My intention, believe it or not, was not to stir shit. I had a point originally that had nothing to do with our now hiring, excuse me, accepting resumes sign. People here just latched on to that one detail and picked it a part without addressing my original point and the conversation went pear shaped.
It’s more so that the constant supply of people who want to work for us have a system they can follow to have a chance to get hired. We hire about 1 out of every few hundred applicants.

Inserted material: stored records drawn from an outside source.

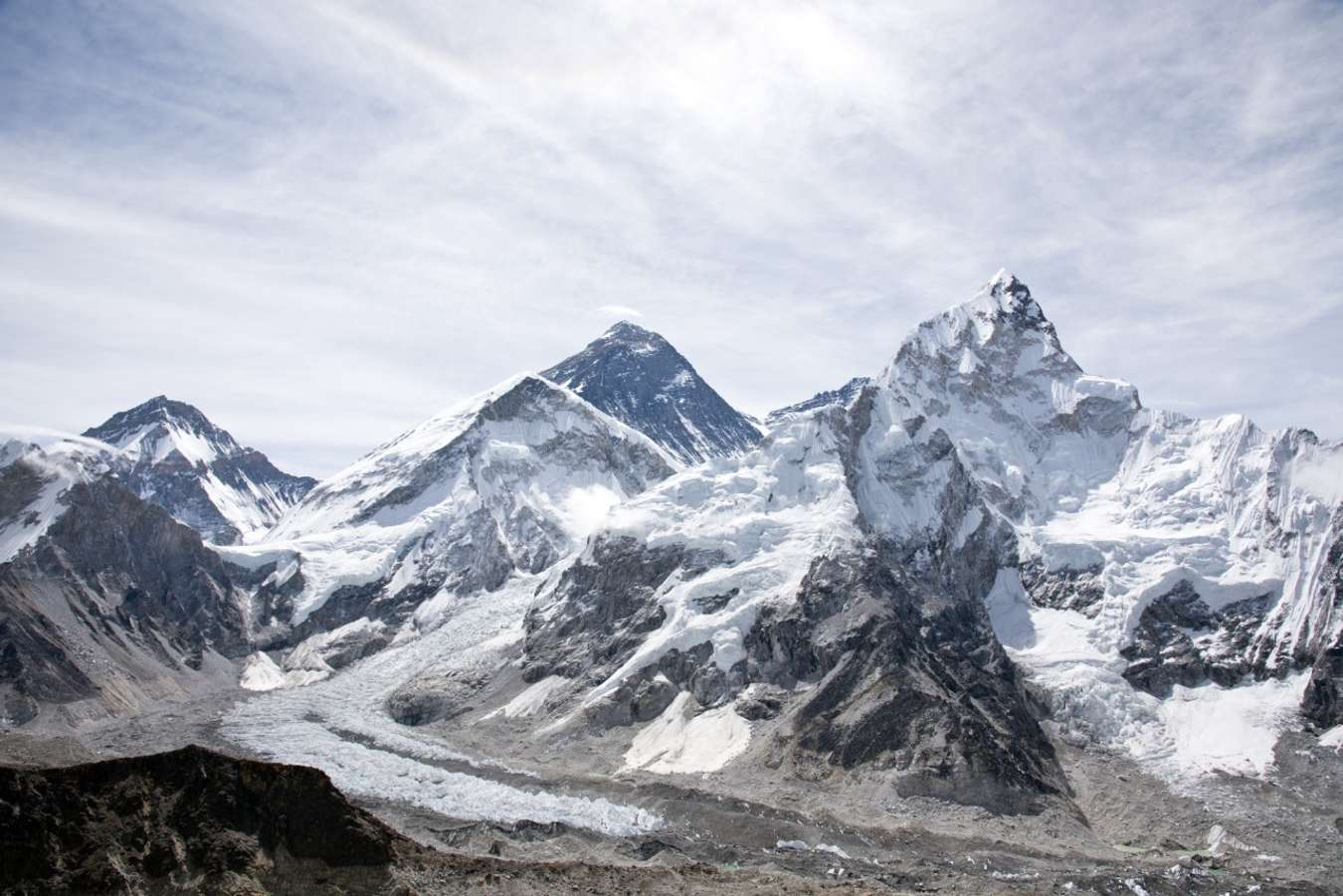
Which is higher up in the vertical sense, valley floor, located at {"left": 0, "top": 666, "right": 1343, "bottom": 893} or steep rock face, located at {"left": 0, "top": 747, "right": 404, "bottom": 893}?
steep rock face, located at {"left": 0, "top": 747, "right": 404, "bottom": 893}

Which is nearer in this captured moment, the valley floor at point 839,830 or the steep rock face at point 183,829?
the steep rock face at point 183,829

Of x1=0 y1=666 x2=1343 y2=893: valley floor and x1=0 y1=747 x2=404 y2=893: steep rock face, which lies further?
x1=0 y1=666 x2=1343 y2=893: valley floor

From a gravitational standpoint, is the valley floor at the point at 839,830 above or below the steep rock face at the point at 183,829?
below

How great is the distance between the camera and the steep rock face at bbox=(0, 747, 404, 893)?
7362 centimetres

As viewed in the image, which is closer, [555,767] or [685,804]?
[685,804]

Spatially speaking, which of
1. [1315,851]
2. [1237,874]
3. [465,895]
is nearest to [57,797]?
[465,895]

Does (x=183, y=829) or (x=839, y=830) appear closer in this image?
(x=183, y=829)

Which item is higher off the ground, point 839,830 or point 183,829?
point 183,829

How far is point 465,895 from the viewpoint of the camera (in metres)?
87.1

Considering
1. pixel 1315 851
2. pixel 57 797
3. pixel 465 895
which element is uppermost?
pixel 57 797

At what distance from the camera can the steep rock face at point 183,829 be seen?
2899 inches

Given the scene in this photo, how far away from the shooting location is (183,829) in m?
79.1

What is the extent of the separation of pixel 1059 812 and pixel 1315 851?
114ft

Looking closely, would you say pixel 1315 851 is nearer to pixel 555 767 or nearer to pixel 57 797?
pixel 555 767
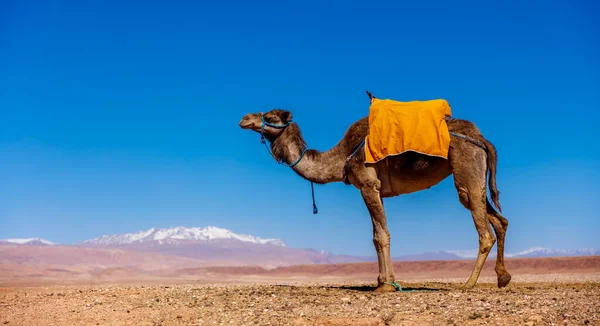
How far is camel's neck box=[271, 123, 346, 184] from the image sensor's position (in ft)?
51.6

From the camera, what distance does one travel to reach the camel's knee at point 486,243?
1417 centimetres

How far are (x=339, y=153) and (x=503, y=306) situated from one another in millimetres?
6109

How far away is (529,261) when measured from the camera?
191ft

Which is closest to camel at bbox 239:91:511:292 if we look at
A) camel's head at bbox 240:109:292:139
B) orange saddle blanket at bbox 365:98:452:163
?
orange saddle blanket at bbox 365:98:452:163

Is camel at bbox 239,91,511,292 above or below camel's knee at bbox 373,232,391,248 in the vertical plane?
above

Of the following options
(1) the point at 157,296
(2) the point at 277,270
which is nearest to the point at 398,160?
(1) the point at 157,296

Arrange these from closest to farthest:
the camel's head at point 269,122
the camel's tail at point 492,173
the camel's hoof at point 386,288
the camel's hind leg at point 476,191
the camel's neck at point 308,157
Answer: the camel's hoof at point 386,288 < the camel's hind leg at point 476,191 < the camel's tail at point 492,173 < the camel's neck at point 308,157 < the camel's head at point 269,122

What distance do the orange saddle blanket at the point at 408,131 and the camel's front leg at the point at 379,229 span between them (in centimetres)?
80

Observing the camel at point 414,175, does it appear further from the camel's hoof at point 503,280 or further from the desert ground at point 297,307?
the desert ground at point 297,307

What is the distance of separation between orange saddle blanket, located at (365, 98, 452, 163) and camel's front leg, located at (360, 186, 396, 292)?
797 mm

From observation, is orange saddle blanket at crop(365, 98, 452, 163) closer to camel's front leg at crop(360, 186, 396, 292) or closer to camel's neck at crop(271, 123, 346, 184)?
camel's front leg at crop(360, 186, 396, 292)

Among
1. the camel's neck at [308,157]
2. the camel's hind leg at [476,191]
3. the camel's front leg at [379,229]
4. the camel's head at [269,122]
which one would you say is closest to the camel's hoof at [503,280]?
the camel's hind leg at [476,191]

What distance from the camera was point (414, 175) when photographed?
581 inches

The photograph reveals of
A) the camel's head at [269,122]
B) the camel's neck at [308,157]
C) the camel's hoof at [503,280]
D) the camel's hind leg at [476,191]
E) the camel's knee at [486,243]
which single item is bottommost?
the camel's hoof at [503,280]
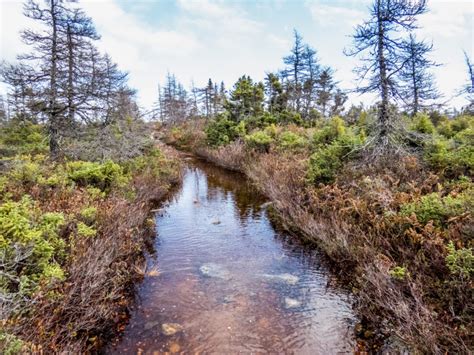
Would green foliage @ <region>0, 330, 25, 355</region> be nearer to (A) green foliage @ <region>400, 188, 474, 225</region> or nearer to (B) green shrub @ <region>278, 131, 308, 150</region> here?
(A) green foliage @ <region>400, 188, 474, 225</region>

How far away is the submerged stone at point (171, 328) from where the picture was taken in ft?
14.5

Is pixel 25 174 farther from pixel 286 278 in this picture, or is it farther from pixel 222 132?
pixel 222 132

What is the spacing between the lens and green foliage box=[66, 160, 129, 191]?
8.06 meters

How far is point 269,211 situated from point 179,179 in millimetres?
6706

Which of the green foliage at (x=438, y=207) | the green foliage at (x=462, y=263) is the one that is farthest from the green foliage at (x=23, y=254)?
the green foliage at (x=438, y=207)

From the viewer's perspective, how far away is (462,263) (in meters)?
→ 3.78

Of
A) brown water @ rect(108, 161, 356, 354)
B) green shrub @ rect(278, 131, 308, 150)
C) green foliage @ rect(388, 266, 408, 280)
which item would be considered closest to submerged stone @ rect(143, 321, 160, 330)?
brown water @ rect(108, 161, 356, 354)

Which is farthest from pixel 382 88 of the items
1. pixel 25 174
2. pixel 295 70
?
pixel 295 70

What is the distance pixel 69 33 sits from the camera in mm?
12016

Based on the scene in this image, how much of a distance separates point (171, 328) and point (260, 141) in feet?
44.2

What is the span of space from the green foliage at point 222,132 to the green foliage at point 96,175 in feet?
42.0

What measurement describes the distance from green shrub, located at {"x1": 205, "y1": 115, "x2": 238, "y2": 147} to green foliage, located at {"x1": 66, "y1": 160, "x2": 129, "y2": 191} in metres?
12.8

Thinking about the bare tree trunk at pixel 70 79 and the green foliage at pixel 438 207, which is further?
the bare tree trunk at pixel 70 79

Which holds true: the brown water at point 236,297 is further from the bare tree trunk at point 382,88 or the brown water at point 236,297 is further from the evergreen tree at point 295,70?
the evergreen tree at point 295,70
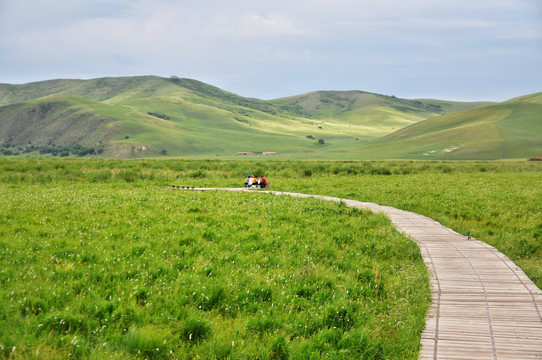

We hired two people in the last three years and accepted hundreds of emailed resumes.
The resumes come in regardless of the sign on the door because of the high demand, hanging the sign on the door directs people to email it rather than submit a paper copy.
It also directs people to talk directly with the staff so that they can understand that it’s very unlikely we will be calling them anytime soon.
When someone has to quit, it is usually because of extenuating circumstances, someone dying or some other major life event, so we want to be prepared to not ask the employee to have to work out the two weeks notice that they always want to offer. It’s nice to say, “thanks for your hours over the years, take your last two weeks as paid vacation, we have someone ready to replace you”
This happens maybe once per year and we haven’t fired someone in maybe 5 years.
You and the rest of the people I am talking with here have no idea how a good business operates and only want to assume the worst. I agree that capitalism = bad, but there is some nuance that should be understood before shouting your uninformed opinions from the rooftops.
What lie? We tell all applicants that we aren’t actively hiring but we will reach out to the most recent resumes if/when we need someone.
There is high demand to work for us, so we have a system for all the people who keep asking for a job.
We have tried it without a sign on the door as well and we still get a ton of applicants. We just would rather people email the resumes instead of leaving a physical copy.
The people that are emailing us their resume each month know that it might be 6 months or a year before we call them, we are super transparent about that.
A lot of people want to work for us and we only have a limited number of positions which do not turn over very often.
We generally only accept emailed resumes, not paper resumes.
If they really want to work there, basically they have to get in line. It may be 6 months or a year before we call because we don’t have very much turnover.
That’s not what we do
We have super low turnover. We accept resumes, how is that shenanigans? Y’all are a bunch of raging idiots
Yea I know, and when we hire them we take good care of them. What’s the problem?
The worst part of retail/food service is the inescapable feeling of dread when you stare down the endless abyss of being stuck in that job day in and day out, forever, until you die. Only by resigning yourself to that fate does one gain the perspective needed to truly sympathize with the working class.